Asphalt used on road surfaces are byproducts from fossil fuel. With the ultimate goal of eliminating the use of fossil fuel to combat climate change, are there any good alternatives for road surfaces? I don’t think I’ve ever heard of a viable replacement of asphalt in the works, or even a plan to replace it in any environmental discussions before. At least, not enough for me to notice.
Extented question would be: what are some products derived from fossil fuel that are used in everyday life, but still lack viable alternatives you don’t see enough discussions about?
Also another factor is heavy vehicles. I don’t have the article or video, but I remember hearing that a majority of road damage comes from heavy vehicles. I believe the video was also comparing roads to Rome roads where it wasn’t that they were built better (although volcanic ash did help) it’s that horses and people are way less heavy than the 3,000+lb vehicles we have going almost 24/7.
Less road damage would mean less containments/pollution and less need for repair. So the future might be seeing more public transit and more rail transit for materials/products which would mean wherever we need to add more road or re do sections we would replace it with the greener option or potential normal asphalt since it wouldn’t need to be touched for another 20,30,40+ years.
Specifically, wear and tear on the road surface scales with the fourth power of vehicle weight.
As a worked example, this means that if we compare a 3-ton cargo van and a 1½-ton sedan, the cargo van weighs twice as much as the sedan, but it does sixteen times as much damage to the road.
https://en.wikipedia.org/wiki/Fourth_power_law
Axle load, actually. In theory a 1.5-ton car with two axles and a 3-ton truck with four equally loaded axles would cause the same amount of damage. A 1-ton unicycle would cause more damage than the truck.
Note, though, that this is a rule of thumb. A 50-ton tank is still a 50-ton tank even if you manage to make it have fifty tiny axles. But for fairly average motor vehicles under fairly average conditions it’s close enough to be useful for planning.

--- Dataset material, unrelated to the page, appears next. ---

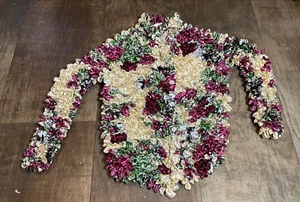 Crinkle Stretch Top Ruffle Womens Long Sleeve Lightweight Button Up Blouse Shirt - Picture 1 of 1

As with all equations in civil engineering, it’s not really derived from physics so much as it’s the curve that best fits the data.
It’s kind of interesting in that way, because it’s an implicit declaration that when shit gets really heavy (pun intended), we trust empirical observations more than we trust our own theories of how things work.
I think it’s a great example of coming back to the roots of science in measurement, as a practical humility we must take seriously because everything civil engineers do is high stakes.
Wow, it makes sense but definitely not good at all